If we’re cutting to the chase: shooting the puck between your legs is not just Not Showboating, but it’s also not that hard (for anyone who plays the game for a living, anyway). And as a righty, if i’m coming across the net right to left, it’s also a damn effective way to protect the puck, shoot across the grain and beat the goalie on his left, my right. I personally believe that using the move is both practice and effective.

The problem, is that North American coaches see it as the opposite, meaning if you try it and miss they think you pissed away a scoring chance trying to make yourself look cool, and you’ll be stapled to the bench. It’s incredibly frustrating.

Earlier this year Tomas Hertl caused a stir by scoring his fourth goal of the game(!) as a rookie(!) by going through his legs and beating Martin Biron (¯\_(ツ)_/¯). Apparently a few people took issue with this, people that are terrible sad untalented jealous old? have differing views on how the game of hockey should be played.

Here’s what the NHL’s 7th leading scorer in the history of the game, Jaromir Jagr had to say about Hertl (which surely applies to Gerbe’s recent goal too):

“I heard some things — ‘It’s not good, it’s embarrassing.’ …No way.
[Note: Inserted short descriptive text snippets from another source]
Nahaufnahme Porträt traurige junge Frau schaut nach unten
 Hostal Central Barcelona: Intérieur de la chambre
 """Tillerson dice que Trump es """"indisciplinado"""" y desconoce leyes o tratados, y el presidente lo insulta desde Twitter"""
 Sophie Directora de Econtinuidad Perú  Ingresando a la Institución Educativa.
Guys who are saying he’s trying to embarrass them, they would never be able to pull that move so they’re jealous that he can do that.

“It’s just a very smart move. You’re just protecting the puck with your body so the goalie cannot poke-check you … It’s harder to score like that, but it’s more safe. Some people calling it a cocky goal, they don’t really understand that.”

Without further ado, here are the 10 (actually, 11) best “through-the-legs” NHL goals of all-time. Feel free to put your own submissions in the comments, and for the love of Pete, can we name this move please?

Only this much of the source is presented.